- _Goal_
Put the lines of the records below, from the line containing "Of all of pixel" through the end of the records, inclusive, into a Markdown table with the columns Number and Text, skipping blank lines.

─── Exercise input ───

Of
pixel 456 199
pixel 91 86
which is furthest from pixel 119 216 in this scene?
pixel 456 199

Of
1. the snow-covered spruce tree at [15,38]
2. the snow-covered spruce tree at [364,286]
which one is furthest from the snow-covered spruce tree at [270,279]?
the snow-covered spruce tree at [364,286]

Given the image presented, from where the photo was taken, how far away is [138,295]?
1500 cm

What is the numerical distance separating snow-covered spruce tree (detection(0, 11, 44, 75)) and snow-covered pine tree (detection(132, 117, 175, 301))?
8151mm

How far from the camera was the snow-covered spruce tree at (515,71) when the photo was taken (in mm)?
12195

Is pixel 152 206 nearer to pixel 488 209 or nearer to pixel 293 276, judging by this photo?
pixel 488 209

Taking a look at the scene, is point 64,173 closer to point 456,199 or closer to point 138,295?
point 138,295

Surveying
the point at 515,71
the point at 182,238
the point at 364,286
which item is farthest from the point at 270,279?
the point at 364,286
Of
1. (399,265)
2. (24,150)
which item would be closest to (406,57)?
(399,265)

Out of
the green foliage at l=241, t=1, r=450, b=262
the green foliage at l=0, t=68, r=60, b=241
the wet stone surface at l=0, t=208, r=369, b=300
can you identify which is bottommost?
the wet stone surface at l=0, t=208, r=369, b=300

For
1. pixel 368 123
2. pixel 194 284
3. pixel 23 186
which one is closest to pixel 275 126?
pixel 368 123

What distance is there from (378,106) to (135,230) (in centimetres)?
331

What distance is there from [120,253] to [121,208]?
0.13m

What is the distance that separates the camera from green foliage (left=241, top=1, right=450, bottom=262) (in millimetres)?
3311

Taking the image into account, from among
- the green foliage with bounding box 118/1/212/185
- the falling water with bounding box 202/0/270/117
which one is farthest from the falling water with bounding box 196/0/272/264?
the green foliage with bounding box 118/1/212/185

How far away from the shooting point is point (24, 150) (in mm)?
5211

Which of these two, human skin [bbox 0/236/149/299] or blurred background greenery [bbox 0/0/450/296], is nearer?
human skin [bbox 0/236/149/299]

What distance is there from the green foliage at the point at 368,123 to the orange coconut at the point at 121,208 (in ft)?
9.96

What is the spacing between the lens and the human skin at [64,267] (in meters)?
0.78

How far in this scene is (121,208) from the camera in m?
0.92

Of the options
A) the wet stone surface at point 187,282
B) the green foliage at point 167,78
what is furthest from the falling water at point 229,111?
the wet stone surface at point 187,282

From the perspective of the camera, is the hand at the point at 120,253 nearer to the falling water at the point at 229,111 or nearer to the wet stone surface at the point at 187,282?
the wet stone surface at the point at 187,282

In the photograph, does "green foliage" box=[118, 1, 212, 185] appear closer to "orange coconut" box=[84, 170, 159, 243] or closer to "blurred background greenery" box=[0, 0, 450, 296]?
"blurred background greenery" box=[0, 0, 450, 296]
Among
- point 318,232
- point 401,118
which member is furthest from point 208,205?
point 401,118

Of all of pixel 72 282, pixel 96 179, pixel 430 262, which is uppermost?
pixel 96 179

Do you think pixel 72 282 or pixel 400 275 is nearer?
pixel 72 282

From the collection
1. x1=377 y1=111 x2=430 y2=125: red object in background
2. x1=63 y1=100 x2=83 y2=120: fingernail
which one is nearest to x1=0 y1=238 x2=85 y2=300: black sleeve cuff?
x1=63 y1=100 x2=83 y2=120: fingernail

───

- _Completed task_
| Number | Text |
|---|---|
| 1 | Of all of pixel 72 282, pixel 96 179, pixel 430 262, which is uppermost? |
| 2 | pixel 96 179 |
| 3 | Do you think pixel 72 282 or pixel 400 275 is nearer? |
| 4 | pixel 72 282 |
| 5 | From the collection |
| 6 | 1. x1=377 y1=111 x2=430 y2=125: red object in background |
| 7 | 2. x1=63 y1=100 x2=83 y2=120: fingernail |
| 8 | which one is nearest to x1=0 y1=238 x2=85 y2=300: black sleeve cuff? |
| 9 | x1=63 y1=100 x2=83 y2=120: fingernail |